◆ Aim: Can you write out all of these lines again, changing "white wall" to "gray wall" and leaving everything else the same?

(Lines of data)
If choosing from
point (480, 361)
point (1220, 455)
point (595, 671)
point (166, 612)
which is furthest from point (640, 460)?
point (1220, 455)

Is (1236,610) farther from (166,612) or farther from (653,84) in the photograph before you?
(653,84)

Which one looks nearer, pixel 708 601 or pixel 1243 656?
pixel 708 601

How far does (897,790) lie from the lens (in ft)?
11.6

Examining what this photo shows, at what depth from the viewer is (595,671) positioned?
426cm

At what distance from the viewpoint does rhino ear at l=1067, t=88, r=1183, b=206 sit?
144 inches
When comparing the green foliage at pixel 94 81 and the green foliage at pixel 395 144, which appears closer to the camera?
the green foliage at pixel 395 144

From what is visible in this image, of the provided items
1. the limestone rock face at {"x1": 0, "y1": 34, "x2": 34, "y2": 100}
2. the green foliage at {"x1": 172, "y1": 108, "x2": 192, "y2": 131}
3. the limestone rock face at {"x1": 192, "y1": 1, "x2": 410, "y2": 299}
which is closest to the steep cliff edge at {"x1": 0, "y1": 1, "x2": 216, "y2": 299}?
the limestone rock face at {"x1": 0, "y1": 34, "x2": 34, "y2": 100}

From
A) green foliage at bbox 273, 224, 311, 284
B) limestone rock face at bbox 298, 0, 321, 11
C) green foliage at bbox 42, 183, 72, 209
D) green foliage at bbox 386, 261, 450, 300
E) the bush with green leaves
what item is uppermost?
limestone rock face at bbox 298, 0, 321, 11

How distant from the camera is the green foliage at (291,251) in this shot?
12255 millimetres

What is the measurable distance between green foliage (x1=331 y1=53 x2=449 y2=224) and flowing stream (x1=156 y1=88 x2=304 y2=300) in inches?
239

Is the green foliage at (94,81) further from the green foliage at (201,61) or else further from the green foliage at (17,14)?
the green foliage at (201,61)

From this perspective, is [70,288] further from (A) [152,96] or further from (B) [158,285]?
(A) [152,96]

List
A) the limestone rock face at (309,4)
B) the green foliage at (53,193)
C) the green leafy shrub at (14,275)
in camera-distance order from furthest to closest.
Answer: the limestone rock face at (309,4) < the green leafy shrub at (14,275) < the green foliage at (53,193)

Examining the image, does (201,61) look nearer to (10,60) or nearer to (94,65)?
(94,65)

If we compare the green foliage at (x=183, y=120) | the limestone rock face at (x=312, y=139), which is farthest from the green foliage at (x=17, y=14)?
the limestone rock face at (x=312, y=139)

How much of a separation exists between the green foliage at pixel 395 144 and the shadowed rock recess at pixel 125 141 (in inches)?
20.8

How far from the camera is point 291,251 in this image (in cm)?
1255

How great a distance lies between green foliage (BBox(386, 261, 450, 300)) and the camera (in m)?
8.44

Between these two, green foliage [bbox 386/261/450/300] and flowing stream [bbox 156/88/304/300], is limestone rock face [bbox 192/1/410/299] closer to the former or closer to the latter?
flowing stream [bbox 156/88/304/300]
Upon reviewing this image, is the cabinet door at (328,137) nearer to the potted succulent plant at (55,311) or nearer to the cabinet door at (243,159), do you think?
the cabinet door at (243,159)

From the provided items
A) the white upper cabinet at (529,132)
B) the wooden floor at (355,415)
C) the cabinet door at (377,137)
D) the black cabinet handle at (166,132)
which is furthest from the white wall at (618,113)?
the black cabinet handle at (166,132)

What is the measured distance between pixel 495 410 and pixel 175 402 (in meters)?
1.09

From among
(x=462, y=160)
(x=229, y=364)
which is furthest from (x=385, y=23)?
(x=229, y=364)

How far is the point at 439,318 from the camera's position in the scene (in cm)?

◆ Response:
If choosing from
point (480, 361)
point (1220, 455)
point (595, 671)
point (166, 612)
which is furthest from point (640, 460)?
point (1220, 455)

Is (1236,610) farther from (166,612) or farther from (653,84) in the photograph before you?
(653,84)

Which one looks nearer, pixel 708 601 or pixel 1243 656?
pixel 708 601

How far does (897,790) lie from the lens (in ft)?
11.6

Examining what this photo shows, at what depth from the viewer is (595,671) positioned?
426cm

At what distance from the viewpoint does rhino ear at l=1067, t=88, r=1183, b=206 sit?
144 inches
When comparing the green foliage at pixel 94 81 and the green foliage at pixel 395 144, which appears closer to the camera?
the green foliage at pixel 395 144

From what is visible in this image, of the provided items
1. the limestone rock face at {"x1": 0, "y1": 34, "x2": 34, "y2": 100}
2. the green foliage at {"x1": 172, "y1": 108, "x2": 192, "y2": 131}
3. the limestone rock face at {"x1": 192, "y1": 1, "x2": 410, "y2": 299}
which is closest to the steep cliff edge at {"x1": 0, "y1": 1, "x2": 216, "y2": 299}?
the limestone rock face at {"x1": 0, "y1": 34, "x2": 34, "y2": 100}

From
A) green foliage at bbox 273, 224, 311, 284
B) limestone rock face at bbox 298, 0, 321, 11
C) green foliage at bbox 42, 183, 72, 209
D) green foliage at bbox 386, 261, 450, 300
E) the bush with green leaves
what item is uppermost?
limestone rock face at bbox 298, 0, 321, 11

How distant from the camera is the green foliage at (291,251) in this shot?
12255 millimetres

What is the measurable distance between green foliage (x1=331 y1=53 x2=449 y2=224) and flowing stream (x1=156 y1=88 x2=304 y2=300) in inches?
239

Is the green foliage at (94,81) further from the green foliage at (201,61) or else further from the green foliage at (17,14)?
the green foliage at (201,61)

From this perspective, is [70,288] further from (A) [152,96] or further from (B) [158,285]?
(A) [152,96]

List
A) the limestone rock face at (309,4)
B) the green foliage at (53,193)
C) the green leafy shrub at (14,275)
in camera-distance order from furthest to closest.
Answer: the limestone rock face at (309,4) < the green leafy shrub at (14,275) < the green foliage at (53,193)

Examining the image, does (201,61) look nearer to (10,60) or nearer to (94,65)?
(94,65)

If we compare the green foliage at (x=183, y=120) | the limestone rock face at (x=312, y=139), which is farthest from the green foliage at (x=17, y=14)?
the limestone rock face at (x=312, y=139)

How much of a separation exists between the green foliage at pixel 395 144 and the shadowed rock recess at pixel 125 141 (in inches)?
20.8

How far from the camera is point 291,251 in this image (in cm)?
1255

How great a distance lies between green foliage (BBox(386, 261, 450, 300)) and the camera (in m)?
8.44

Between these two, green foliage [bbox 386/261/450/300] and flowing stream [bbox 156/88/304/300], is limestone rock face [bbox 192/1/410/299] closer to the former or closer to the latter?
flowing stream [bbox 156/88/304/300]
Upon reviewing this image, is the cabinet door at (328,137) nearer to the potted succulent plant at (55,311) or nearer to the cabinet door at (243,159), do you think?
the cabinet door at (243,159)

From the provided items
A) the white upper cabinet at (529,132)
B) the wooden floor at (355,415)
C) the cabinet door at (377,137)
D) the black cabinet handle at (166,132)
which is furthest from the gray wall at (618,113)?
the black cabinet handle at (166,132)

What is the measured distance between pixel 495 410 and pixel 175 402 (in meters)?
1.09

From among
(x=462, y=160)
(x=229, y=364)
which is furthest from (x=385, y=23)?
(x=229, y=364)

How far is the point at 439,318 from the camera's position in the scene (in cm)?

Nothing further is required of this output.